■ SET TASKS ■
**a)** In the career path thread, which two paths does the first post say an engineer has to choose between?
**b)** From the career path thread, quote the stretch from "As a younger" through "you for sharing!".
**c)** Write what comes next in the career path forum thread, picking up after its last line.

■ QUOTED TEXT ■
============================================================
# Career Path



## Louisdaboois (Jul 7, 2016)

As a younger engineer, I've come to a point in my career where I need to choose a path. I feel that many engineers (at least those who I've encountered) have stumbled upon this dilemma at one point or another. The paths are, of course, technical specialty or project/program management.

I cannot comment on other industries, however for my organization it appears that these two avenues only intersect once. Most people develop their technical expertise up to a certain point, then choose to either manage programs and rely on technical consultants or become extremely specialized in their field and uphold an advisory role, if you will. 

For the more seasoned veterans on this forum, I'm curious to know what your stories are and which path you decided to take. 

Thank you for sharing!


----------



## knight1fox3 (Jul 7, 2016)
============================================================
Source data
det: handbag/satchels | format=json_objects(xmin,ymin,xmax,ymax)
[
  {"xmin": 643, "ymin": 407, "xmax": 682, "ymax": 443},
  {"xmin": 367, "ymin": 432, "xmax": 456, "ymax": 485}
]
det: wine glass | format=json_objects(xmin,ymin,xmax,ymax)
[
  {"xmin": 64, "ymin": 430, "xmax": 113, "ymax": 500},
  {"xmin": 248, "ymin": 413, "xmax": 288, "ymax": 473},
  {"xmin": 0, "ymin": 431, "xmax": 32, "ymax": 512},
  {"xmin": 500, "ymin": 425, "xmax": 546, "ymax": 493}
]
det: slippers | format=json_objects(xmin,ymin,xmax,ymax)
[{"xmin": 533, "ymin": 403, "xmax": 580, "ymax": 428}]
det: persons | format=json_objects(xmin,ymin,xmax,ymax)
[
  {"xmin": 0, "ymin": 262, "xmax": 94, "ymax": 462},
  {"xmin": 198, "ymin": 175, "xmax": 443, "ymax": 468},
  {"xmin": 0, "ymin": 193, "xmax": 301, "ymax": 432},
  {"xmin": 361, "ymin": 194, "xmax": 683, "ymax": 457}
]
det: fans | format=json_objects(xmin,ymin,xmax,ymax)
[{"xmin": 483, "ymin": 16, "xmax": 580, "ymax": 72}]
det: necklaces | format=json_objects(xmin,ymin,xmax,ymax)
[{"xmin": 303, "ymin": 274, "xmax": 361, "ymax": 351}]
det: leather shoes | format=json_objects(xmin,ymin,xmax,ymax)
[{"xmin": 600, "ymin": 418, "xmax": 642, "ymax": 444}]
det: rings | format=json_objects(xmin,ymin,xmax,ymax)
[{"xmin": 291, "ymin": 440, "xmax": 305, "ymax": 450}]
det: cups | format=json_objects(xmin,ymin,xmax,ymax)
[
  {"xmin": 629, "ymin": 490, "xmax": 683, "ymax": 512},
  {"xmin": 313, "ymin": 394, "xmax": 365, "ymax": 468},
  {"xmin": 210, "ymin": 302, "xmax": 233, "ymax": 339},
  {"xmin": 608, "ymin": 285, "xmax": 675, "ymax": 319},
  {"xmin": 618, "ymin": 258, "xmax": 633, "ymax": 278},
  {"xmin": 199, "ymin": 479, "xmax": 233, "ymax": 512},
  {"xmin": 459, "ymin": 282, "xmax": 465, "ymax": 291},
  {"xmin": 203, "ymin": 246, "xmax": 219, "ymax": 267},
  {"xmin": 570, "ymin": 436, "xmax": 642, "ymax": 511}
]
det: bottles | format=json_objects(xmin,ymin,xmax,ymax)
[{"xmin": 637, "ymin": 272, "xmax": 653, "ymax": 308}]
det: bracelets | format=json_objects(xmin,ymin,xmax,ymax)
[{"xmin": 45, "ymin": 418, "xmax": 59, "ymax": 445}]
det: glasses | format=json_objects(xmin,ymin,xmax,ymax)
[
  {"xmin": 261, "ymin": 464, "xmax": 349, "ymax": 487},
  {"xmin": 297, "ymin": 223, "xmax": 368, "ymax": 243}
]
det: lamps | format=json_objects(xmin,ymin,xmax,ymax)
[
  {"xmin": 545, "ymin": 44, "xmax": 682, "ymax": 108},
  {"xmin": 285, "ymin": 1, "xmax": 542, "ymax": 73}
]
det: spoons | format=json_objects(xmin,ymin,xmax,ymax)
============================================================
■ OUTPUTS FOR THE TASKS ■
**a)** Technical specialty or project/program management.

**b)**
As a younger engineer, I've come to a point in my career where I need to choose a path. I feel that many engineers (at least those who I've encountered) have stumbled upon this dilemma at one point or another. The paths are, of course, technical specialty or project/program management.

I cannot comment on other industries, however for my organization it appears that these two avenues only intersect once. Most people develop their technical expertise up to a certain point, then choose to either manage programs and rely on technical consultants or become extremely specialized in their field and uphold an advisory role, if you will. 

For the more seasoned veterans on this forum, I'm curious to know what your stories are and which path you decided to take. 

Thank you for sharing!

**c)**
Very similar career paths with my respective employer.  I am presently headed down the technical/specialized track vs. proj. management.  But at the same time, I haven't completely dismissed the PM role either.  I think to be a good technical project lead, one also should possess some level of PM skills.  And a good amount of this comes from actual field experience in being a project leader.  PM courses can help in offering different perspectives on how to approach things (and also provide tools to effectively manage).  But most of those situations are arbitrary and do not directly affect you and your career.  Once face with decisions like that, I think it will present a greater learning opportunity.


----------



## DanHalen (Jul 10, 2016)

I went down a similar path as well. In the organization I work for you can have a Ph.D in every discipline in engineering and still be a project engineer. The only two ways to advance is get your PE license and start applying for those PM jobs (higher paid position) or get your MBA and go to another department. The options are very limited in our organization. There is a third option where you leave the organization as a whole. Several of my colleagues have left in recent months for higher paying positions in the PM role.

Sent from my XT1254 using Tapatalk


----------



## Road Guy (Jul 12, 2016)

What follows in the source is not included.